Sunday, March 3, 2013


The Many Ways of Learning

It was 1979; more than 30 years ago, that I started what later would be called the “Nature Under Stress” program. Today I still continue to support the same idea, learning through experience, though a number of programs that embrace the same ideas of my first program “Nature Under Stress”.

I grow up with the old theory of teaching, from a podium and in a classroom of four walls where lectures and learning were based on a text book. No free dreams, no personal experience, no interchange of ideas, no hand on approach, and all based on that the teacher is the gods that knows it all and the student is quiet and memorize the lesson to later spit it out on a test.

Nature under stress was based on giving the opportunity to students to learn from an experience,  and provide these students with a platform -where we could talk about what we saw, what we learned on our own by poking around in nature-. Later on we called that inquiry and hands on, but in 1979 I called it “Learn on your own”.

“Nature Under Stress” was simple. My students, most of them from the inner city, came on a bus to my park. Their councilors were already tired from the heat and the noise on the bus and with no intention of doing anything for the kids. The kids were all woundup and ready to explode after spending one hour sitting on a bus. My park was a shore park in the Long Island Sound with more than enough nature to keep anyone busy. I would take them out of the bus, and then I told them to “follow me”. At that moment I started to run as fast as I could in the direction of the salt marsh and wilderness and the kids would follow, not their councilors. Ten minutes later, the kids were in my game, far from civilization, surrounded by nature, with no chance of turning back and at my mercy. I took them out of their environment and put them on mine.

After jumping over mosquito ditches, walking knee deep on mud, sweaty and out of breath, I asked them to hold hand and then I entered in the shallow waters in the back marsh. Slowly they discovered nature; they saw crabs, fish, big and small, worms, and shrimp and became interested in what they were seeing. Their inner-city inhibitions were gone and their most intimate human nature was turned on,  watching “nature under stress”.

Throughout the day and after they spent hours on a discovery trip of their own, they opened their eyes to realizing that they were learning from an experience and that I was nothing more than a guide. There were so many questions to ask, there was so much to see and admire. They were not frightened anymore, they had learned that there was nothing to be afraid off but their own unfounded ghosts fed by lack of understanding and ignorance. They were also stuck with me not knowing how to get away.

There is a difference between something you learn by reading or by a teacher that tells you and something you learn by having an experience. A sentence, when you think about it is nothing but a phrase made out of words that have a meaning, a story, content but no substance. An experience is part of your life, something you have had a physical interaction with and that has provided you with part of the world around you, a part that you own. Real inquire only start here.

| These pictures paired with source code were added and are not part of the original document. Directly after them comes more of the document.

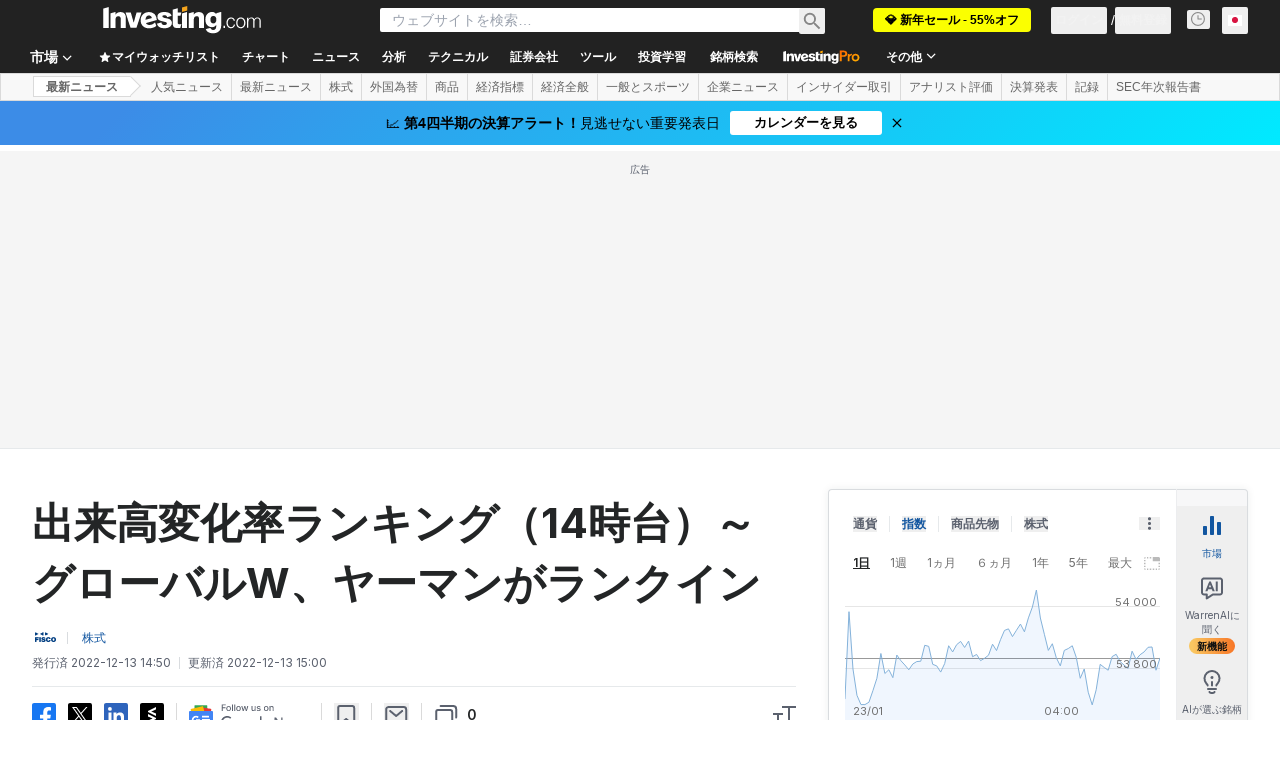

--- FILE ---
content_type: application/javascript
request_url: https://promos.investing.com/eu-a4flkt7l2b/z9gd/9a63d23b-49c1-4335-b698-e7f3ab10af6c/jp.investing.com/jsonp/z?cb=1769222206056&callback=__dgoclxx46q6svk
body_size: 708
content:
__dgoclxx46q6svk({"ts":1769222206268.0,"da":"bg*br*al|Apple%bt*bm*bs*cb*bu*dl$0^j~m|131.0.0.0%v~d~f~primarySoftwareType|Robot%s~r~dg*e~b~dq*z|Blink%cn*ds*ba*ch*cc*n|Chrome%t~bl*ac~aa~g~y|macOS%ce*ah~bq*bd~dd*cq$0^cl*df*bp*ad|Desktop%bh*c~dc*dn*bi*ae~ci*cx*p~bk*de*bc*i~h|10.15.7%cd*w~cu*ck*l~u~partialIdentification*af~bz*db*ab*q~a*cp$0^dh*k|Apple%cr*ag|-","success":true,"geo":{"zipcode":"43215","continent_code":"NA","latitude":39.9625,"continent_name":"North America","region_name":"Ohio","time_zone":"America/New_York","country_code":"US","ip":"18.188.70.255","city":"Columbus","metro_code":535,"country_name":"United States","region_code":"OH","longitude":-83.0061},"rand":243149});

Later in life I started other programs based on the same idea. SEARCH, State of the Sound, Summer SEARCH, Project Periphyton and other programs were based on providing high school students the opportunity to interact with nature by doing research or monitoring and at the same time learn from the results. How many times did I ask the teachers to skip the lectures before the trip? Do not teach them until they ask for it! Let’s wait until they have a question so that they really absorb the lesson.

Students do not need to know that they are learning, because in reality we are all learning every day and at every moment. The key is to separate the students from their everyday life and surround them by the experience. You and the student, no one else, so that the experience becomes special, mystical, just like a fantasy, a fairy tale. Learning is beautiful. Sit with the student, give them a dissolved oxygen kit and show them how it works and then tell them to discover how dissolved oxygen makes a difference in the life of so many aquatic organisms in this stream. What are the results next to the rocks? How about at the center of the stream? Go check it out! And at the end tell me the story. You can invite more than one student to play together. To think how they should do this. Do not give them the answer. This is their game, and they need to think how they should play it. Testing methods is part of the learning experience. Do the same by testing pH, Alkalinity or collecting macroinvetrerates or Diatoms.

This is the order of the best learning. Discover – inquiry – more discovery – list of questions – maybe more discovery – WEB searches – Story telling. No teaching, to textbooks, no lab book or report no school walls, no test. To make learning happen you need to take the students out of their world of their problems, their friends, and their iPhone and immerse them on an adventure. You are not just a teacher but a magic act, a guide.